## Data provided
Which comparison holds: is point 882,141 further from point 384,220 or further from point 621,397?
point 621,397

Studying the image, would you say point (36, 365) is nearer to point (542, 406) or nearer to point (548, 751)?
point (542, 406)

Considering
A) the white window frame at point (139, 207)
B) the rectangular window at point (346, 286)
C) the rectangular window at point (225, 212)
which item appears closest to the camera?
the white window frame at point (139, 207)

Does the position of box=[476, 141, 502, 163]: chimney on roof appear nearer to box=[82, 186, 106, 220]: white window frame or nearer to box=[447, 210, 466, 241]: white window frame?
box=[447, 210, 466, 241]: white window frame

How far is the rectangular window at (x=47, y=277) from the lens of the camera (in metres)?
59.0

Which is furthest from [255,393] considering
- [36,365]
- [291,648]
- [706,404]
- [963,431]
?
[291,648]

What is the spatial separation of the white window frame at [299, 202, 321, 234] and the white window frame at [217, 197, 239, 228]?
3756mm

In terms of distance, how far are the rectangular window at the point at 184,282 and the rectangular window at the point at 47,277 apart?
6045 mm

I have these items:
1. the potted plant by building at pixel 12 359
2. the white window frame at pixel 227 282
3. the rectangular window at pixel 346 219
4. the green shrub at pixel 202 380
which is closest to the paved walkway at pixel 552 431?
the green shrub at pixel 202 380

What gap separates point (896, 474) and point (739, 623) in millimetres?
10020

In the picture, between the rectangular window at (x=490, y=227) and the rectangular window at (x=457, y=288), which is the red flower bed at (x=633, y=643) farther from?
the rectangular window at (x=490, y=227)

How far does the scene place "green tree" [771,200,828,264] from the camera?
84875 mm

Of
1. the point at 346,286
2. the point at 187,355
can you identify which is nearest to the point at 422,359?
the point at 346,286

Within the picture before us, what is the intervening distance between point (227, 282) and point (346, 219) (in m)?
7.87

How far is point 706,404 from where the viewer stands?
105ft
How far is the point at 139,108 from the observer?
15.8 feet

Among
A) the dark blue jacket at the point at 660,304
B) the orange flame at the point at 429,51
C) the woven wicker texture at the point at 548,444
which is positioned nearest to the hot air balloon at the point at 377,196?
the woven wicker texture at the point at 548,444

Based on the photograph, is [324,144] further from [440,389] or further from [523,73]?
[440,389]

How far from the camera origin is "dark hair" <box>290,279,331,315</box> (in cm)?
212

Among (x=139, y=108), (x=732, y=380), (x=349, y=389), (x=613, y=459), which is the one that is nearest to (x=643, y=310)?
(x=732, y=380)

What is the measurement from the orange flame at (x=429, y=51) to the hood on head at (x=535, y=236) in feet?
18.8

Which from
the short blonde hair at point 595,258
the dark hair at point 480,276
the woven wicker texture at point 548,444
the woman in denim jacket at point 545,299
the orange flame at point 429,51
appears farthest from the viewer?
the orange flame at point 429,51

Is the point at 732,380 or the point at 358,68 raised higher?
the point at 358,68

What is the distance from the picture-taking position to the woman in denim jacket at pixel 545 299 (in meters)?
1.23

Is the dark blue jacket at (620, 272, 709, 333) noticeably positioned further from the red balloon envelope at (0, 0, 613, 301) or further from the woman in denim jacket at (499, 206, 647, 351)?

## Exercise brief
Can you reproduce all of the data above word for word, keeping every line as it appears?

## Result below
Which comparison holds: is point 882,141 further from point 384,220 or further from point 621,397?
point 621,397

Studying the image, would you say point (36, 365) is nearer to point (542, 406) or nearer to point (548, 751)?
point (542, 406)

Considering
A) the white window frame at point (139, 207)
B) the rectangular window at point (346, 286)
C) the rectangular window at point (225, 212)
which item appears closest to the camera?
the white window frame at point (139, 207)

Does the position of box=[476, 141, 502, 163]: chimney on roof appear nearer to box=[82, 186, 106, 220]: white window frame or nearer to box=[447, 210, 466, 241]: white window frame?
box=[447, 210, 466, 241]: white window frame

How far is the rectangular window at (x=47, y=277) from the lens of the camera (in metres)?
59.0

Which is furthest from [255,393] considering
- [36,365]
- [291,648]
- [706,404]
- [963,431]
?
[291,648]

What is the spatial separation of the white window frame at [299, 202, 321, 234] and the white window frame at [217, 197, 239, 228]?
3756mm

In terms of distance, how far are the rectangular window at the point at 184,282 and the rectangular window at the point at 47,277 apart?
6045 mm

I have these items:
1. the potted plant by building at pixel 12 359
2. the white window frame at pixel 227 282
3. the rectangular window at pixel 346 219
4. the green shrub at pixel 202 380
which is closest to the paved walkway at pixel 552 431?
the green shrub at pixel 202 380

What gap separates point (896, 474) and point (739, 623) in millimetres?
10020

In the picture, between the rectangular window at (x=490, y=227) and the rectangular window at (x=457, y=288), which is the red flower bed at (x=633, y=643) farther from?
the rectangular window at (x=490, y=227)

How far does the scene place "green tree" [771,200,828,264] from the camera?
84875 mm

Of
1. the point at 346,286
2. the point at 187,355
can you identify which is nearest to the point at 422,359?
the point at 346,286

Within the picture before us, what is the intervening distance between point (227, 282) and point (346, 219) (in m)?
7.87

How far is point 706,404 from where the viewer stands?
105ft
How far is the point at 139,108 from the observer?
15.8 feet

Among
A) the dark blue jacket at the point at 660,304
B) the orange flame at the point at 429,51
C) the woven wicker texture at the point at 548,444
which is positioned nearest to the hot air balloon at the point at 377,196?
the woven wicker texture at the point at 548,444

Based on the photograph, is [324,144] further from [440,389] or further from [523,73]?
[440,389]

How far from the camera origin is "dark hair" <box>290,279,331,315</box> (in cm)?
212

Among (x=139, y=108), (x=732, y=380), (x=349, y=389), (x=613, y=459), which is the one that is nearest to (x=643, y=310)?
(x=732, y=380)

What is the measurement from the orange flame at (x=429, y=51) to the hood on head at (x=535, y=236) in feet?
18.8

Which from
the short blonde hair at point 595,258
the dark hair at point 480,276
the woven wicker texture at point 548,444
the woman in denim jacket at point 545,299
the orange flame at point 429,51
appears farthest from the viewer?
the orange flame at point 429,51

Is the point at 732,380 or the point at 358,68 raised higher?
the point at 358,68

What is the distance from the picture-taking position to the woman in denim jacket at pixel 545 299 (in meters)?
1.23

Is the dark blue jacket at (620, 272, 709, 333) noticeably positioned further from the red balloon envelope at (0, 0, 613, 301) or further from the woman in denim jacket at (499, 206, 647, 351)?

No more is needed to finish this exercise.